Information about the LTE flaw initially came from a team of South Korean security researchers. The researchers' technical paper, entitled "Breaking and Fixing VoLTE: Exploiting Hidden Data Channels and Mis-implementations," first saw the light of day at the 22nd ACM SIGSAC conference in Denver earlier this month. The takeaway is that calls made over an LTE network could theoretically make a phone susceptible to data theft, phone spoofing and unauthorized calls.
If you're interested in exactly how the process works (and have the technical chops to parse it), the research paper explains in great detail how LTE networks can use a new telephony protocol called voice-over-LTE (VoLTE). As 4G/LTE networks become more common, more and more phone calls use VoLTE rather than traditional telephone-network protocols.
Essentially, pre-LTE cellphone calls worked much the same as their land-line counterparts have since the 19th century. Two parties would connect directly to each other using a dedicated temporary connection, or circuit, provided by the telephone network. Signals, whether analog or digital, would travel directly between them along that single connection without interference from a third party. Some LTE voice networks still use this model.
VoLTE is very different and uses packet-switching, which transmits small bits (or "packets") of data across a large network made up a theoretically infinite number of connections — i.e., the Internet. Each data packet "knows" where to go, and are reassembled into a data stream — in this case, sound — at the destination. Almost every piece of data transmitted across the Internet follows such protocols.
However, moving to packet-based switching opens up voice calls to a huge array of Internet-based attacks that cellular carriers, accustomed to the built-in insularity of circuit-based switching, might not have anticipated.
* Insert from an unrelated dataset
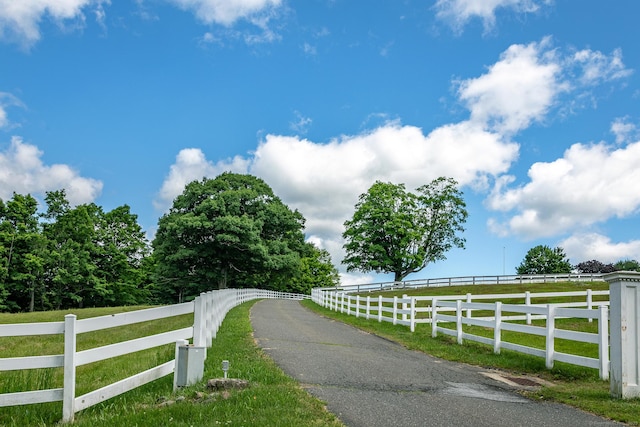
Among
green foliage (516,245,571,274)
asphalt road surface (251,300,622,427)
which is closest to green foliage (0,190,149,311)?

As VoLTE packets travel over the Internet, third parties can access these packets by using sophisticated techniques described in the research paper.
To put it simply, a technically-minded cybercriminal could override call permissions, horn in on private calls, steal a phone number for his or her own purposes or even hack into a user's phone directly. From there, installing a malicious Android app on a targeted phone would be trivial, further opening up the phone for text-message scams, phishing or whatever else could turn a profit.
There is some good news, however: The issue appears to be exclusive to Android phones on the AT&T and Verizon networks. T-Mobile users (and, by inference, MetroPCS users as well) were affected when the paper was written, but T-Mobile told ZDNet that the issue had been "resolved." (Sprint has not yet launched VoLTE service.) Apple devices on any network are unaffected.
This patchwork of vulnerable and immune systems suggests that both Google and the wireless carriers can patch the issue — and should probably do so sooner rather than later.
It's worth noting that there's currently no reason to think that attackers are using these techniques in the wild, although the paper may inspire some to try. At present, Carnegie Mellon CERT is "unaware of a practical solution to these problems."
Tom's Guide has one suggested solution, although it's not ideal and will not work on all Android phones. Go into Settings, select Cellular Networks or Mobile Networks, then Preferred Network Type. If there's an opportunity to switch from LTE to 3G, CDMA or GSM, do so. (Not every phone has this option.)
3G networks are apparently unaffected by the LTE issue, although they're not ideal for processing modern sites and apps; phones have come a long way in the past few years.